Upcoming holiday travel plans could be disrupted as a bad batch of jet fuel forces airlines to ration.

Z Energy, owner of the duds show, told airlines Tuesday night they need to conserve fuel in the coming weeks.

The Department for Business, Innovation and Employment said routine fuel testing at a kerosene delivery has raised some concerns and there are potential implications for kerosene supplies.

Board of Airline Representatives (Barnz) chief executive Cath O’Brien said the timing was particularly frustrating.

“We’re heading towards the busiest holiday season in years and we’ve finally been so pleased to be able to operate, get people to reconnect with family and friends abroad for Christmas and it’s really disappointing to be taking on that challenge in to face this moment.”

Z Energy will likely allocate less fuel to airlines than they used, O’Brien said.

“Airlines need to find solutions to save fuel and operate with less fuel than they expect.”

Flights from short-haul destinations such as Australia could carry extra fuel, but long-haul flights would find it more difficult to stop en route and pick up extra fuel.

“It’s going to take time and potentially mess up entire schedules, so it’s far from ideal and in some cases not possible,” O’Brien said.

Airlines would make decisions about changes they might need to make in the coming hours and days, she said.

No reason to panic

“Customers need not panic – airlines have not changed their flight schedules at this time.”

The problem shows New Zealand does not have “sufficient resilience” if something happens to a fuel shipment, she said.

The country’s only oil refinery, based at Marsden Point, ceased operations in April and became an import-only terminal for already-refined products.

Former refinery manager David Keat, who worked at Marsden Point for 27 years, said this left the country vulnerable to the disruptions that were inevitable.

There were export refiners in the Middle East, India and South Korea, with Chinese refiners sometimes exporting products.

“But of course they export to everyone else and we are in competition.
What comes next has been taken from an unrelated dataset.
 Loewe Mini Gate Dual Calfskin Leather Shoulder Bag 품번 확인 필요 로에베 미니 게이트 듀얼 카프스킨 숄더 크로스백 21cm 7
So if there’s a war in those oil producing areas or a logistical event like a hurricane, the supply will be cut off,” Keat told Nine through Noon.
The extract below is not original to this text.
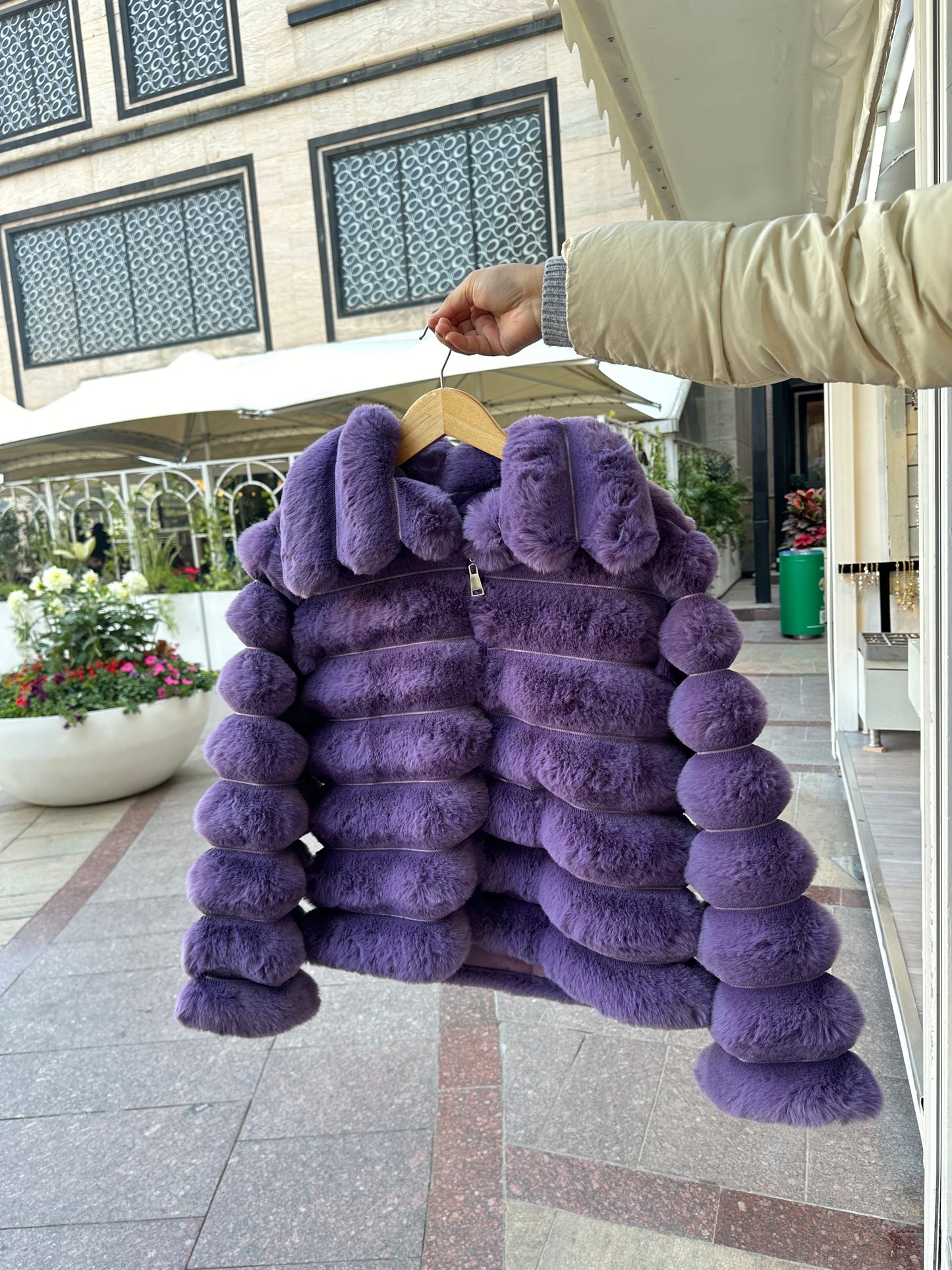 Faux Fur Jacket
“And we’re at the other end of a very long supply chain to get these products.”

The most common contaminant was water, but that was easy to fix — the oil only needed to sit for a few days, he said.

In this case, the contamination was more likely to be sulfur or something else that needed to be diluted – and the material for that was on a ship somewhere.

It would have been possible, albeit not very economical, to stockpile a small amount of crude oil to supply diesel to hospitals in the event of a supply crisis, Keat said.

However, the deliberate demolition of Marsden Point over the past six months meant it would take a great deal of money and time to convert it back into an operational refinery.